Your AI specialists will explain that AI typically involves preparing data by cleaning and organizing it to make it usable, followed by selecting, testing, and refining an appropriate model through tuning and evaluation to ensure its performance. This approach has been the standard in machine learning for some time and is still commonly carried out by data scientists in many companies.
However, this view overlooks recent advancements in AI, particularly the rise of GPT, and misses the significance of the “P” in GPT. “GPT” stands for “Generative Pre-trained Transformer,” and “Pre-trained” means that the steps of data preparation and cleaning can be bypassed.
I’m not suggesting that the traditional approach is obsolete. Rather, there are many use cases where data preparation can be replaced by prompt tuning, allowing you to move directly to the testing and (prompt) refinement phase.
This approach is especially efficient when data preparation would be a massive task. In such cases, you can implement a “4-eyes control” model, where GPT generates a response, and a human validates it. Validation typically takes less time than the preparation itself. The fact that the response has been modified is valuable information, so be sure to preserve it. This allows you to leverage AI-generated results while still preparing your data effectively.

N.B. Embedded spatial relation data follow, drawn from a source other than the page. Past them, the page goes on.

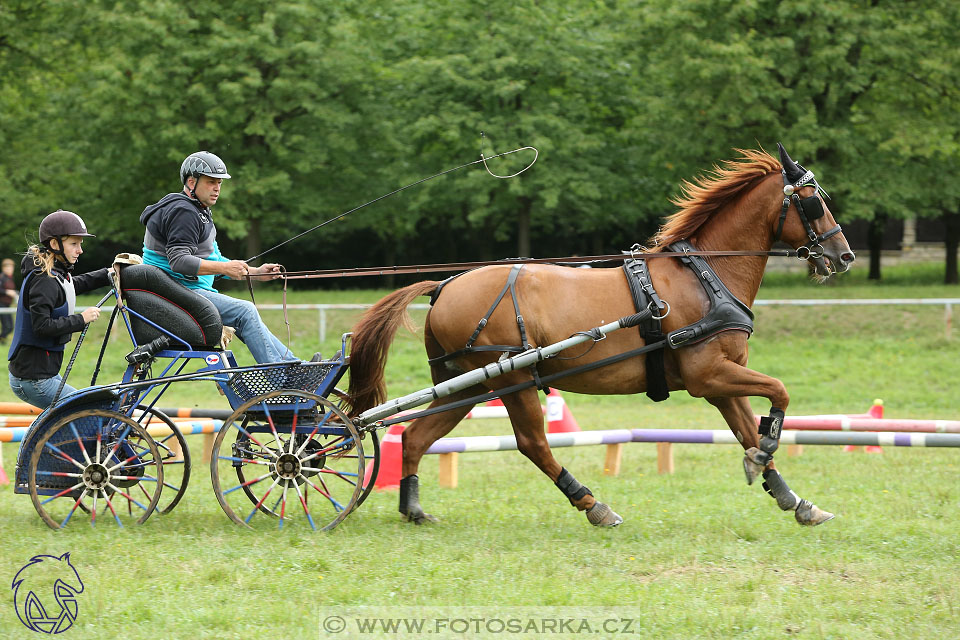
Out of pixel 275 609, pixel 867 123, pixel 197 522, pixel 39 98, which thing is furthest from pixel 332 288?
pixel 275 609

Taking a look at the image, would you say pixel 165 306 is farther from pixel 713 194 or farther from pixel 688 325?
pixel 713 194

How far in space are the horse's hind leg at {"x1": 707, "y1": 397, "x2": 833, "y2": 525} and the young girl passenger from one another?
157 inches

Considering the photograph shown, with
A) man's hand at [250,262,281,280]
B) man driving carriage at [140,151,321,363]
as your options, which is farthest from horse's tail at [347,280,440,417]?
man's hand at [250,262,281,280]

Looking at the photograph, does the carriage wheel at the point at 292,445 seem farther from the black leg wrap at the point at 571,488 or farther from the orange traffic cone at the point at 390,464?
the orange traffic cone at the point at 390,464

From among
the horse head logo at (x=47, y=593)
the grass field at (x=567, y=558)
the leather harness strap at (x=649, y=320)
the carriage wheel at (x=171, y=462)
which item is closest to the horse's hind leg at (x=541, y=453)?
the grass field at (x=567, y=558)

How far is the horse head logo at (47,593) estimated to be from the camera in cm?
464

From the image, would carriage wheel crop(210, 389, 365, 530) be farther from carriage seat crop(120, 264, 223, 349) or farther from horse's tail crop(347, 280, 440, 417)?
carriage seat crop(120, 264, 223, 349)

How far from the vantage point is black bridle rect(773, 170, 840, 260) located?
6.68 meters

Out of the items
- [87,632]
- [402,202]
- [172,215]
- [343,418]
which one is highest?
[402,202]

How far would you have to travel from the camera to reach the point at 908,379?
51.6 feet

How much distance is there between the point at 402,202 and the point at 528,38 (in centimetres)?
489

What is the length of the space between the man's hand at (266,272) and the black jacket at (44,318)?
90cm

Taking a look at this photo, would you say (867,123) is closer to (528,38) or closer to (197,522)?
(528,38)

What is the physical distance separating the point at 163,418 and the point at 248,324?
831mm
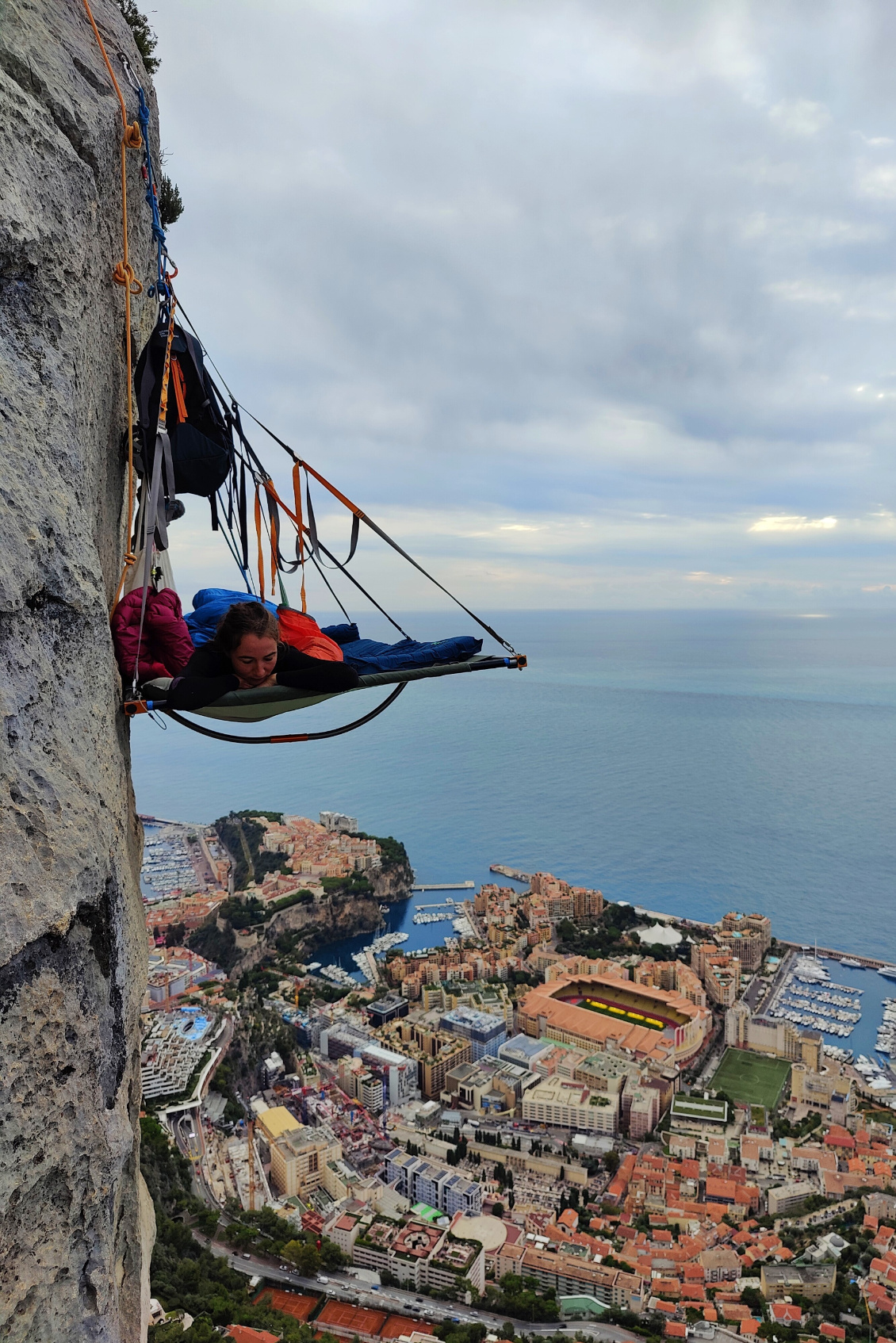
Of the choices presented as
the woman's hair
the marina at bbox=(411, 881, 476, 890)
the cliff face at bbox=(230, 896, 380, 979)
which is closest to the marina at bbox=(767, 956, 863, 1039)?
the marina at bbox=(411, 881, 476, 890)

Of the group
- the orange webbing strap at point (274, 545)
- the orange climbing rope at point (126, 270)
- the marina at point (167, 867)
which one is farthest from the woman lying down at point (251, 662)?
the marina at point (167, 867)

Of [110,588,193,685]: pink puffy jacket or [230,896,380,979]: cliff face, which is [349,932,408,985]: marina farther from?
[110,588,193,685]: pink puffy jacket

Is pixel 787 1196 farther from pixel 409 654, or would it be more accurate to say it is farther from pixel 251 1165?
pixel 409 654

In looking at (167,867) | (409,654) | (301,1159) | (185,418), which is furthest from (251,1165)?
(167,867)

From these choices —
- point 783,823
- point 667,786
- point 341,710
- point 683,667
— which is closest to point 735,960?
point 783,823

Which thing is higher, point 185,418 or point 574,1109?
point 185,418

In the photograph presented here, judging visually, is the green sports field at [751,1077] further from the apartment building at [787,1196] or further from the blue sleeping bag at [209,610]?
the blue sleeping bag at [209,610]
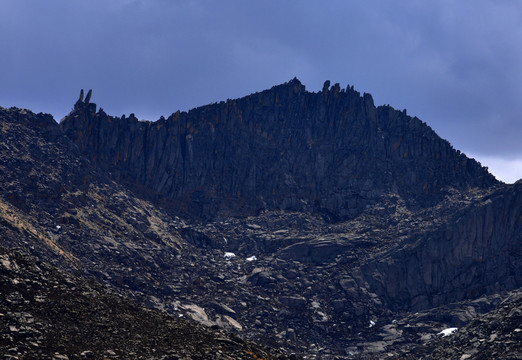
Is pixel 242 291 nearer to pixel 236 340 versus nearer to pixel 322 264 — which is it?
pixel 322 264

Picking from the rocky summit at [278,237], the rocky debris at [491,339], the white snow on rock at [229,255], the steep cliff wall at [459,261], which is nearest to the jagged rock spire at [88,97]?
the rocky summit at [278,237]

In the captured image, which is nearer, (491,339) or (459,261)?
(491,339)

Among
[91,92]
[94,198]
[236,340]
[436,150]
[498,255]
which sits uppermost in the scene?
[91,92]

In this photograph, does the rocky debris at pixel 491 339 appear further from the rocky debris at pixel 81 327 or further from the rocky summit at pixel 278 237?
the rocky debris at pixel 81 327

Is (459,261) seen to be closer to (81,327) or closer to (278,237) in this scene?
(278,237)

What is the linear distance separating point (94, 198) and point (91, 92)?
42.6 meters

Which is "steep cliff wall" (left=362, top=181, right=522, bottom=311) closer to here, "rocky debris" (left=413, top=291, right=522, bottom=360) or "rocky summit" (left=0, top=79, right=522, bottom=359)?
"rocky summit" (left=0, top=79, right=522, bottom=359)

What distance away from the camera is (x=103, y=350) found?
50.2 m

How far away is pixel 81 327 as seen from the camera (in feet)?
176

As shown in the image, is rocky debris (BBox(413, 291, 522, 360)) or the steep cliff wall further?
the steep cliff wall

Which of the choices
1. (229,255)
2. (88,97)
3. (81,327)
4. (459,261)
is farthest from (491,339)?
(88,97)

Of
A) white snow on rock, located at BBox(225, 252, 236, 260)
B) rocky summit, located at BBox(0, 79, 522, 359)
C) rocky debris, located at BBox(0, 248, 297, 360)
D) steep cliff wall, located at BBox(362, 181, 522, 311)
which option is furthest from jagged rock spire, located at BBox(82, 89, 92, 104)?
rocky debris, located at BBox(0, 248, 297, 360)

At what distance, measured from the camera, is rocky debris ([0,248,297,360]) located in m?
48.9

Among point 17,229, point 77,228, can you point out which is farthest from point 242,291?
point 17,229
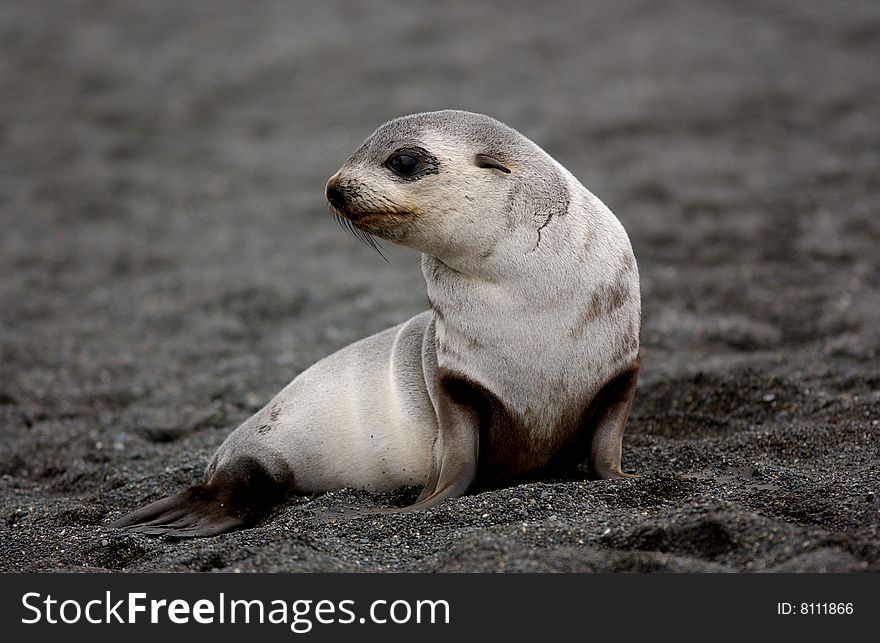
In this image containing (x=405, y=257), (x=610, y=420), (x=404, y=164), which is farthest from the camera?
(x=405, y=257)

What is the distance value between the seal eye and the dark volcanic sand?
1331 millimetres

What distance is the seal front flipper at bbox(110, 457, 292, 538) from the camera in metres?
4.57

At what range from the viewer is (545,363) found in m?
4.37

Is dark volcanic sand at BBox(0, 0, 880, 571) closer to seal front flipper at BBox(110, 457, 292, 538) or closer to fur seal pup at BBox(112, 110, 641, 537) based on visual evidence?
seal front flipper at BBox(110, 457, 292, 538)

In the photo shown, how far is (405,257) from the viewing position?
32.2 feet

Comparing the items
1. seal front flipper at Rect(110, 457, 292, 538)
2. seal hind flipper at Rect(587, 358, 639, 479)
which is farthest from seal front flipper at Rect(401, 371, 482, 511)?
seal front flipper at Rect(110, 457, 292, 538)

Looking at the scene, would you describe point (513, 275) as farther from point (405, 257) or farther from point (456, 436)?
point (405, 257)

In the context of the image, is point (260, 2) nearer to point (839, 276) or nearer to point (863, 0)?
point (863, 0)

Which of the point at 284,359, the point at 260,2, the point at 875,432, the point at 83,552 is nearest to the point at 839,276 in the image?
the point at 875,432

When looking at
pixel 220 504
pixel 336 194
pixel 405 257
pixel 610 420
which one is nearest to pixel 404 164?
pixel 336 194

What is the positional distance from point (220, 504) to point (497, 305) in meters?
1.51

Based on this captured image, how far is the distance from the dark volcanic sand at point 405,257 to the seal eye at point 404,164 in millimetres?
1331

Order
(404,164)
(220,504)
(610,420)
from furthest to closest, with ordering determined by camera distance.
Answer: (220,504) → (610,420) → (404,164)

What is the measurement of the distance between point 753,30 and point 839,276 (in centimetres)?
719
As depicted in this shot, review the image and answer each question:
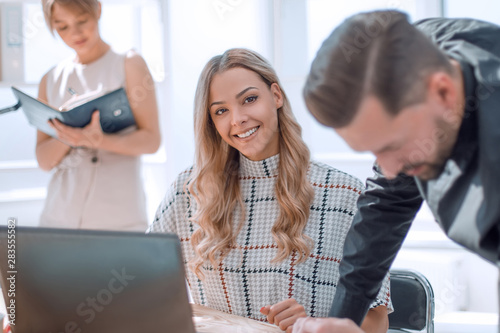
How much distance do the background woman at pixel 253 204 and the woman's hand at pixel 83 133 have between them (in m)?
0.39

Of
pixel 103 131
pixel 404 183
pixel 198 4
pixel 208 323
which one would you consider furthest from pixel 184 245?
pixel 198 4

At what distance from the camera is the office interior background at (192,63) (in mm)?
2840

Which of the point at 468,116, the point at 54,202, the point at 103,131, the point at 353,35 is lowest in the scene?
the point at 54,202

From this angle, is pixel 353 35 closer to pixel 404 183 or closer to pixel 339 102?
pixel 339 102

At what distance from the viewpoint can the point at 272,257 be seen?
4.87 ft

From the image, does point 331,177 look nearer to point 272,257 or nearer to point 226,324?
point 272,257

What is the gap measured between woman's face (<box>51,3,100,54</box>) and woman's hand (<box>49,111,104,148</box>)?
31 centimetres

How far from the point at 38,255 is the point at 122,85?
1.18 m

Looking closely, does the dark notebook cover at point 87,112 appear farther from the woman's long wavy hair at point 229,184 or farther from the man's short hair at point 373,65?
the man's short hair at point 373,65

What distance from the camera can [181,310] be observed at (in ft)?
2.76

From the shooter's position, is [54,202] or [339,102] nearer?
[339,102]

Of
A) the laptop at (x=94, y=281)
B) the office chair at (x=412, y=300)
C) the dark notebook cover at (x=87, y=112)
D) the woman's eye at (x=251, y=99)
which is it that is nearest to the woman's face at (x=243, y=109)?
the woman's eye at (x=251, y=99)

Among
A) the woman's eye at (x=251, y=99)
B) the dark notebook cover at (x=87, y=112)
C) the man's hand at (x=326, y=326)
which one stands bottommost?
the man's hand at (x=326, y=326)

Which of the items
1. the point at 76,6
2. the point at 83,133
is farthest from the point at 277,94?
the point at 76,6
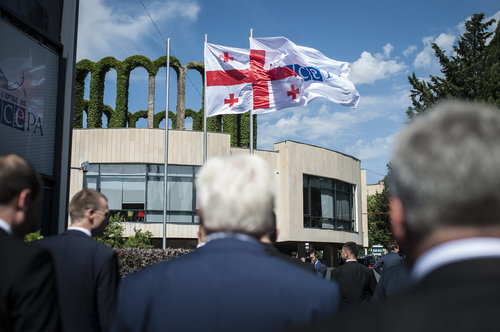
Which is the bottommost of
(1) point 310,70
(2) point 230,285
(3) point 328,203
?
(2) point 230,285

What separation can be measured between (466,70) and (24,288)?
2333cm

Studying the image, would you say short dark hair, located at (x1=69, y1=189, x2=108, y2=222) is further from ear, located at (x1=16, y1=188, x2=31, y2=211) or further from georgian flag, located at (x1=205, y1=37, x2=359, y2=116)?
georgian flag, located at (x1=205, y1=37, x2=359, y2=116)

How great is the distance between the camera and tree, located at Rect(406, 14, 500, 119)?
21.7 m

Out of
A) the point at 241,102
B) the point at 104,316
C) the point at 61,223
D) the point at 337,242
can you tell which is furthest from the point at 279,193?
the point at 104,316

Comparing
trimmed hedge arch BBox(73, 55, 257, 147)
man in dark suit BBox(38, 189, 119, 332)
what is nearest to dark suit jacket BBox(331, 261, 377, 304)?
man in dark suit BBox(38, 189, 119, 332)

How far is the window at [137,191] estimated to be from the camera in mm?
27859

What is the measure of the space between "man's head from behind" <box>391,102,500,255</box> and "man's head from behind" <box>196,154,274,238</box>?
75 cm

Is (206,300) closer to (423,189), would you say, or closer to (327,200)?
(423,189)

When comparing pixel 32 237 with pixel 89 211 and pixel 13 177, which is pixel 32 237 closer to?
pixel 89 211

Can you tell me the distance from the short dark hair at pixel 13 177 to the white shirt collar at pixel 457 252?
2.13 m

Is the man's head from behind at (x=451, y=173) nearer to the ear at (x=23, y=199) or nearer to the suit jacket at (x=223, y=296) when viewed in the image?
the suit jacket at (x=223, y=296)

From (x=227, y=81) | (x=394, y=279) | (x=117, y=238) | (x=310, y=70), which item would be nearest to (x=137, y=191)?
(x=117, y=238)

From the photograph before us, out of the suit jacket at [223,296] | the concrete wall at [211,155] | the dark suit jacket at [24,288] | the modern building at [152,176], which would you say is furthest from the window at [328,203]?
the suit jacket at [223,296]

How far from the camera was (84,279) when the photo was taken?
362 cm
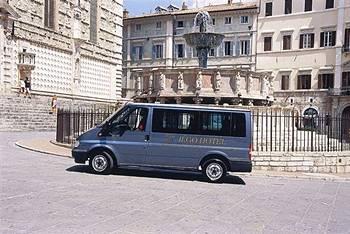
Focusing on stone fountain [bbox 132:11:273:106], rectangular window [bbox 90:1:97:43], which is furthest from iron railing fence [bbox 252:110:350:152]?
rectangular window [bbox 90:1:97:43]

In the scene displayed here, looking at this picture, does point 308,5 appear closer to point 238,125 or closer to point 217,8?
point 217,8

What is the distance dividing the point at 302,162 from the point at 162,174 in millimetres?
5637

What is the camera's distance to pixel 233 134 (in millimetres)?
12016

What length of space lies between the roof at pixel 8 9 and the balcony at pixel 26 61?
2.97 m

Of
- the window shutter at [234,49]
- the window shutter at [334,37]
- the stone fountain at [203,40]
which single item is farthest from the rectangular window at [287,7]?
the stone fountain at [203,40]

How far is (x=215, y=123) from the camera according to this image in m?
12.1

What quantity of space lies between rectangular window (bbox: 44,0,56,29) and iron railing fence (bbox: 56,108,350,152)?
75.4 feet

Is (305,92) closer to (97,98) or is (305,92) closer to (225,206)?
(97,98)

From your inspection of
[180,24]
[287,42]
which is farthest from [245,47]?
[180,24]

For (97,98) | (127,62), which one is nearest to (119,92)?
(97,98)

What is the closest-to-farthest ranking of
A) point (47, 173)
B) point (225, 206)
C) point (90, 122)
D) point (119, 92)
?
1. point (225, 206)
2. point (47, 173)
3. point (90, 122)
4. point (119, 92)

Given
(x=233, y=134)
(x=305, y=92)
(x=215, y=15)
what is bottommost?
(x=233, y=134)

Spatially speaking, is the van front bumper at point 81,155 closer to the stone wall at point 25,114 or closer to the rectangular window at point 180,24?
the stone wall at point 25,114

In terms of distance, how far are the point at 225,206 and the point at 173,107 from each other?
157 inches
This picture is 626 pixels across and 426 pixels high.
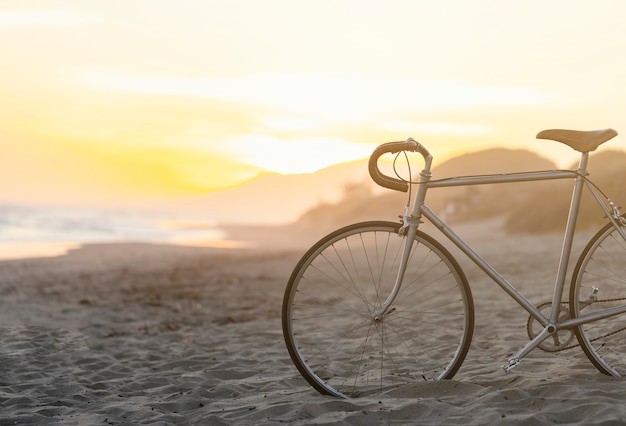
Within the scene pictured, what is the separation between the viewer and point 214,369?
17.9 feet

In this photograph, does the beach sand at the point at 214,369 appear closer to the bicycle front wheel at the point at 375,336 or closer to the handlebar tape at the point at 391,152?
the bicycle front wheel at the point at 375,336

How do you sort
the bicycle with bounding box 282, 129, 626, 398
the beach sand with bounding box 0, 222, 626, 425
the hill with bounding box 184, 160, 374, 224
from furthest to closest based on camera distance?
the hill with bounding box 184, 160, 374, 224
the bicycle with bounding box 282, 129, 626, 398
the beach sand with bounding box 0, 222, 626, 425

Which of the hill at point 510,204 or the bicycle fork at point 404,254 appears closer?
the bicycle fork at point 404,254

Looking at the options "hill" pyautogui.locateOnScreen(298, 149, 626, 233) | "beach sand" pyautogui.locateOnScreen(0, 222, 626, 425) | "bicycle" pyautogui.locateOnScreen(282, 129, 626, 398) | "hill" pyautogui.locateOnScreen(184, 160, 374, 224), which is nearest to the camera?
"beach sand" pyautogui.locateOnScreen(0, 222, 626, 425)

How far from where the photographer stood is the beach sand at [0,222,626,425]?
3689 mm

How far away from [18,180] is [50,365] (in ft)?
421

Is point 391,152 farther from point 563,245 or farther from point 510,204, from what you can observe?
point 510,204

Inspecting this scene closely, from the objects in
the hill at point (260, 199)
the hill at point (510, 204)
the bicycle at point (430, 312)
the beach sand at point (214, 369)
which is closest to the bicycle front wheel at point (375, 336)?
the bicycle at point (430, 312)

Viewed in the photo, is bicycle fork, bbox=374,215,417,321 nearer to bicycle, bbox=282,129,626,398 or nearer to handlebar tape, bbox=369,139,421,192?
bicycle, bbox=282,129,626,398

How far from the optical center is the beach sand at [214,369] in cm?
369

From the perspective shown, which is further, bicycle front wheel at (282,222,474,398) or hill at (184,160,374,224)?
hill at (184,160,374,224)

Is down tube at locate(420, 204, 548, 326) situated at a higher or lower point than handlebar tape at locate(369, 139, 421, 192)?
lower

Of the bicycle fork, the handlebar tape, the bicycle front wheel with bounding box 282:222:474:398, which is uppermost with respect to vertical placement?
the handlebar tape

“Yes, but GPT doesn’t know my data.” That’s true. However, methods like RAG (Retrieval-Augmented Generation) allow you to prepare a context for GPT, so that at runtime, it can retrieve the information it needs. Since there is no training involved, the volume of data isn’t a concern. You simply need to gather the relevant documents to feed the context.
In conclusion, while the traditional machine learning approach remains relevant for many use cases, it’s important not to overlook the power of the “P” in GPT.